An additional nanoport for sample injection was used to improve removal of matrix such as SDS. In current technique, removal step is carried in focusing/relaxation step and that is the flow of carrier solution migrated into specific position in the channel from both of two ports. Therefore, proteins make a narrow band at the position and then actual removal of SDS is performed at the band. However, the filtration efficiency depends on the area of membrane surface, the removal speed can be limited. The additional port located at the center position maximized the SDS removal efficiency. All of exterior design components, such as the stainless steel plate and frit were changed to accommodate the new spacer design. The material of new spacer was changed to polyether ether ketone (PEEK) to provide improved chemical resistance (see Example 14). When the sample solution is injected via the center port, sample solution may spread on the membrane radially so filtration can be occurred in the wide area. The protein is migrated into a band at the center position on the channel by the pump flow after the removal step. The high-resolution separation of proteins is carried out prior to this technique so the separation based on AF4 mechanism is not highly required. A comparison of mass spectra from samples processed at different outflow rates of 5.0 μL/min and 2.5 μL/min is illustrated in FIGS. 23B and C, respectively.

Example 14

Effect of Space Material Composition on MS Product Analysis

The presence of organic solvent such as acetonitrile is required for electrospray ionization. The ionization of protein is occurred in the droplet at the end of emitter tip and fast evaporation rate (desolvation) of solvent is critical to efficient and stable ionization so water/acetonitrile or methanol mixture is widely used at ESI. However, current AF4 technique uses the acryl, polyethylene terephthalate (PET) or polycarbonate plastics and its chemical resistance is not suitable to use organic solvent so organic solvent is mixed separately right before introducing to mass spectrometry using an external syringe pump. The new spacers described herein are made from polyether ether ketone (PEEK) film that has an excellent chemical resistance so pre-mixed solvent (aqueous buffer and acetonitrile) can be applied directly to the channel. Mass spectra from spacers made from the different materials are presented in FIGS. 24A,B.

Example 15

Improved AF4 Designs Providing Leak-Free Sample Processing

Current design of removal device shows some loss of proteins during a cleanup process and that would come from various reasons. A leakage of carrier solution is also one of major reasons, which could be serious obstacle for reproducible removal process. Referring to FIG. 25A, a portion of AF4 device 100 is illustrated, wherein top clamping plate 101, bottom clamping plate 102, reservoir plate 103, frit holder plate 104, frit 105, membrane 106, spacer 107 and flow inlet 109 are shown. Most leakage occurs in the gap A between spacer 107 and top clamping plate 101 and the gap B among bottom plates 102, 103 and 104 in FIGS. 25B,C.

Referring to FIG. 26A, in another aspect of AF4 device 200, a design can have as few as two plates for the complete assembly (top plate 201 and bottom plate 202). Bottom plate 202 can made by engraving a plate to include a plurality of slots. An outer slot 203 provides a slot for an O-ring 203A or other similar gasket material to provide a leak-free seal when upper plate 101 and bottom plate 102 contact in the completed assembly. An inner slot 204 provides a housing for holding frit 205. An optional supporting bar 204A can be provided for adjusting the height of frit 205. Bottom plate 202 integrates the features of bottom plate 102, reservoir plate 103 and frit holder plate 104, as depicted in FIG. 12. Bottom plate 202 also includes an integrated crossflow outlet port 202A.

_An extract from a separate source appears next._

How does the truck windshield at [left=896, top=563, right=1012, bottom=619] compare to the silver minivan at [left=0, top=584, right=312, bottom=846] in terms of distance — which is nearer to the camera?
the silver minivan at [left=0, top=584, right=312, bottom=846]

Referring to FIG. 26B, a prototype bottom plate 202 is illustrated, showing the locations of the crossflow outlet port 202A, O-ring 203A and frit 205. Referring to FIG. 26C, a prototype top plate 201 is illustrated, showing the locations of the spacer 207 and one of the plurality of flow inlets 209. The material of spacer 207 can be a PEEK tape with silicon adhesive for sealing the gap so all leakage can be prevented. Furthermore, PEEK provides superior chemical and thermal resistance than other types of spacer 207 compositions (see, e.g., Example 14). In addition, PEEK tape can provide spacer 207 having a thickness of about 0.012 mm (12 microns).

To evaluate the recovery of a prototype of removal device 200, a comparison of peak intensity was performed between classical precipitation method and the in-line removal method after gel-based separation. Ten micrograms of each protein was fractionated in a GELFrEE cartridge for gel-based separation and its separation result is shown in a slab gel image in FIG. 27A.

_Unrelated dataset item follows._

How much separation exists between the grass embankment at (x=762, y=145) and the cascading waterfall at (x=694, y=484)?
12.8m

For the in-line removal method, 5 μL each protein-containing fraction was injected into the removal device and analyzed via mass spectrometry without any treatment. The three spectra of purified proteins carbonic anhydrase, myoglobin and ubiquitin by online cleanup with the removal device are shown in FIGS. 27B-D. While small SDS adduct peaks are visible for ubiquitin and myoglobin, the spectrum of carbonic anhydrase shows no remaining adducts.

For purification by classical method, 50 μL of each fraction was precipitated using MeOH/CHCl₃and re-suspended pellet was also injected into the removal device and analyzed via mass spectrometry. The procedure is presented diagrammatically in FIG. 28A. Four standard proteins (ubiquitin, myoglobin, carbonic anhydrase and transferrin) in a mixture were separated via GELFrEE. The precipitation procedure was performed and the resultant pellet was resuspended. Both precipitated and unprecipitated samples were then subjected to in-line detergent removal. The analysis was performed in technical triplicate for each sample. And those peak areas were used to quantitate recovery.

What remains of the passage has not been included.